I had everything configured correctly but somehow I had removed net.lo from the default runlevel. I have no idea why I would have done that.

Oh well

----------

## dataking

 *mreff555 wrote:*   

> figured it out. I feel dumb.
> 
> I had everything configured correctly but somehow I had removed net.lo from the default runlevel. I have no idea why I would have done that.
> 
> Oh well

 

I think wicd makes that recommendation if you have played around with that at all.  One of the two does anyway.

----------

## mreff555

Evntually I'll probably install wicd. Right now I'm trying to keep it as simple as possible until I decide which way I want to go.

----------

## dataking

 *mreff555 wrote:*   

> Evntually I'll probably install wicd. Right now I'm trying to keep it as simple as possible until I decide which way I want to go.

 

Wicd was way simpler for me.  Wpa_supplicant had all these config files, etc (granted I had 2 wifi NICs at the time -- one still requires wpa_supplicant)....
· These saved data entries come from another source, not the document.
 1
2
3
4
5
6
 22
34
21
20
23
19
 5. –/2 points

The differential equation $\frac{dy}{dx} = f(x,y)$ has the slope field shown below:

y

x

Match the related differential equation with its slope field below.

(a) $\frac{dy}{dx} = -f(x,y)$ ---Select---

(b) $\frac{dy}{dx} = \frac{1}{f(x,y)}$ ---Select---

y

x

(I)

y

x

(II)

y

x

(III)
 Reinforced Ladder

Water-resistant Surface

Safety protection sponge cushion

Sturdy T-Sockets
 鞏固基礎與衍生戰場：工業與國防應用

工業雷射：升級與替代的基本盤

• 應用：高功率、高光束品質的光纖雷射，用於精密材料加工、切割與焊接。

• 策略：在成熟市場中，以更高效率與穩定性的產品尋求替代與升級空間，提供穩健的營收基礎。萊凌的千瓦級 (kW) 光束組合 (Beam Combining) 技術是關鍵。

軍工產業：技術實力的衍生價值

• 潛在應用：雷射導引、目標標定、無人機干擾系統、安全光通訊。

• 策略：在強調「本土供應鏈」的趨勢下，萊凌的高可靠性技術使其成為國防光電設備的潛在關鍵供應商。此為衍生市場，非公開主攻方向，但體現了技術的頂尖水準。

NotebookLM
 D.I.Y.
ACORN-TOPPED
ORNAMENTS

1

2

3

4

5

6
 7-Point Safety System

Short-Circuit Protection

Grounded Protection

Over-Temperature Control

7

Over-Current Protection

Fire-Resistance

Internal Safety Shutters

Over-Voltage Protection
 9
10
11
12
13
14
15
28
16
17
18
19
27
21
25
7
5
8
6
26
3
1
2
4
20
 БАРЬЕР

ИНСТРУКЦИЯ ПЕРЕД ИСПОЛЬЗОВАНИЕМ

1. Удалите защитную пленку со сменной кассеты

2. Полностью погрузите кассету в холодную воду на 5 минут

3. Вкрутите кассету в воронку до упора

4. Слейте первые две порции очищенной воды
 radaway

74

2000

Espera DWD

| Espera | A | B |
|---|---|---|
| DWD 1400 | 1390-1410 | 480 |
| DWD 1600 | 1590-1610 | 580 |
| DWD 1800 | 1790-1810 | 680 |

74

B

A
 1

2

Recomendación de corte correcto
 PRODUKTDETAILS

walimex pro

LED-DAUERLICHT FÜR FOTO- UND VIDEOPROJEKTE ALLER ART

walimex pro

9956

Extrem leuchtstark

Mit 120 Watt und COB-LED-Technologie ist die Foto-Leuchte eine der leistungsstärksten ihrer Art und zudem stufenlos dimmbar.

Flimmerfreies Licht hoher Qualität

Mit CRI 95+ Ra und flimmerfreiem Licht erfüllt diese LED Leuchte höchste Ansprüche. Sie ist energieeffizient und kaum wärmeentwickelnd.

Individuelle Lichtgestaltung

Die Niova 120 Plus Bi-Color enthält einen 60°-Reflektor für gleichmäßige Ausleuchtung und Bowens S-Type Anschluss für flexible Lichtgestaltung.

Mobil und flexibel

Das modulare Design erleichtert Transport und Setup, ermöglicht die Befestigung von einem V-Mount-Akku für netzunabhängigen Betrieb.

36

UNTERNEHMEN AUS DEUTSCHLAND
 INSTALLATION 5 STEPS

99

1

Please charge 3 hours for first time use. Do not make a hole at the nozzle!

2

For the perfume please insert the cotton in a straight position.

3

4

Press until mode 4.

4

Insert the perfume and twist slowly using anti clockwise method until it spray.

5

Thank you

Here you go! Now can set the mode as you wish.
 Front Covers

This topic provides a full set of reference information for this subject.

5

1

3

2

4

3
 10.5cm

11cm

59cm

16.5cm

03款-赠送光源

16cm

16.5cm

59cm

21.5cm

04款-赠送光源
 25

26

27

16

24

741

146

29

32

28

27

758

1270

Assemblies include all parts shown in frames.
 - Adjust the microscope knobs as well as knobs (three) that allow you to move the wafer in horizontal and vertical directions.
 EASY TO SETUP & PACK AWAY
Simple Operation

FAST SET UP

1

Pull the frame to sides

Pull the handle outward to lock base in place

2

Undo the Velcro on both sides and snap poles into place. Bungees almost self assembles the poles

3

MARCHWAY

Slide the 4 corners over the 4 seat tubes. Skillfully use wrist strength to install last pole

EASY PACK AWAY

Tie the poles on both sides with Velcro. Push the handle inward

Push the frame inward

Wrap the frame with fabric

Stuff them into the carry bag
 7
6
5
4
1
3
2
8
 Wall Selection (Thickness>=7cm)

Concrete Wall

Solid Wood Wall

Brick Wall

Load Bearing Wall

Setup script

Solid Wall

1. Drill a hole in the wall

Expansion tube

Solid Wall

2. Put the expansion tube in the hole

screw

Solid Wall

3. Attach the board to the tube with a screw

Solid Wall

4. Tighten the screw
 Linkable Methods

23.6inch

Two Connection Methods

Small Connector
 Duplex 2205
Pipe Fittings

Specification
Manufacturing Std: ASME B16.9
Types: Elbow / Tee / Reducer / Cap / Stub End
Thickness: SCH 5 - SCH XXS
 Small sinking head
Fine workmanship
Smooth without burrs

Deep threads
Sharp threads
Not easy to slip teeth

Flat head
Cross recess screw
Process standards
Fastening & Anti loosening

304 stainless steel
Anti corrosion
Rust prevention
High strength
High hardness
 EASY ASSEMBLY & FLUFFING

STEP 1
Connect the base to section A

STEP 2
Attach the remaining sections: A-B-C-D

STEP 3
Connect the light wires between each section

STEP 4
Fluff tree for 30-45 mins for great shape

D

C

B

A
I just emerged wicd and the wicd KDE widget, rebooted and it worked.  (Of course I had all the appropriate firmware and kernel mods install from dealing with wpa_supplicant.)  Still, on the surface, wicd seemed way easier.

----------

## patrix_neo

 *mreff555 wrote:*   

> Evntually I'll probably install wicd. Right now I'm trying to keep it as simple as possible until I decide which way I want to go.

 

Why not put a [SOLVED] in your thread headline?

----------